- Теперь ты вольна поступать так, как хочешь.
Прошло три дня с той памятной ночи и почерневшие стены гостиной, были живым напоминанием о том, что здесь произошло, будто ярко – пылающие буквы. Грейс, с перевязанной висевшей на лубке рукой, сидела на диване, поджав под себя ноги, стараясь не касаться обугленной стороны обивки. На ее коленях лежала Крес, громко урча и тонкая, бледная рука, осторожно касалась ее шкурки. Чудовище стояло напротив, сложив руки на груди, облокотившись на столешницу, старательно не смотря на нее. Его руки нервно сжимались и он четко знал, что боится ее решения, но тем не менее, отпускал ее.
- Тебя больше никто не тронет, больше, никто не будет искать, больше ни каких кошмаров.
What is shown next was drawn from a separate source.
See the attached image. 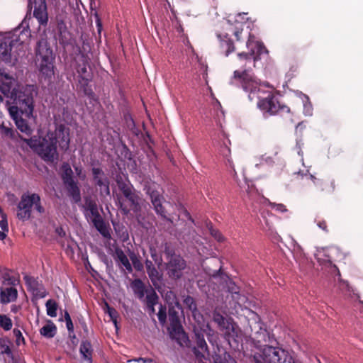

Ты можешь жить.
Последняя фраза далась с трудом и почти ободрала горло, заставив закашляться. Он долго будет учиться принимать и понимать свои, ставшие человеческими, чувства. Решение далось не просто и человеческий эгоизм вступил в нешуточную схватку с альтруизмом. Чаша весов качнулась в сторону благополучия его красавицы, внутренности сковало жгутом и тупая, ноющая боль надолго утвердилась где – то слева под ребрами. Он стянул губы в тонкую линию, продолжая гипнотизировать ножку стула, ожидая ее слов. Грейс поднялась на ноги, неловко покачнувшись, согнав с коленей кошку, которая с недовольным мяуканьем, подняла хвост и направилась вверх по лестнице. Подойдя почти вплотную к своему любимому Чудовищу, она склонила голову, рассматривая его из-под полуопущенных ресниц. Протянув здоровую руку, она коснулась его щеки, ласковым движением провела пальцами по пепельной коже.
- Знаешь, - она на мгновение задумалась. – Мне кажется, я уже нашла все что искала.
Он поднял на нее глаза, нахмурившись, не понимая ее слов. Ее лицо было чертовски близко и это сейчас вызывало сильнейшую неловкость. Он затаил дыхание, рассматривая ее, стараясь запомнить каждую черту ее лица. Припухлые, ярко-очерченные губы, коснулись его щеки, опалив дыханием. Голову пронзило острой болью и он покачнулся, старательно хватаясь за стол, чтобы не упасть. Все вокруг заволокло тьмой, густой и черной. Воспоминания, чувства, эмоции - потоком, волной заволокли его раскалывающийся от зверской боли, разум. Его воспоминания.
« - Совета, а не порицания. – угрюмо проворчал он, стараясь чтобы в словах не сквозило злобы, чтобы не дай Бог, не обидеть свою милую нянюшку. – Она не певичка… И не метит выше головы…
- Это не играет роли. Вам нужна дама по статусу и положению подходящая.
Голос нянюшки набатом бил внутри головы, но он был готов до последнего защищать свою любимую от нападок семьи. Ее теплые, морщинистые ладони, накрыли его руки. Он помнил их по локоть в тесте, которое потом облекалось во вкуснейшие пироги.
- Статус, положение, к чему они? Мне они не нужны…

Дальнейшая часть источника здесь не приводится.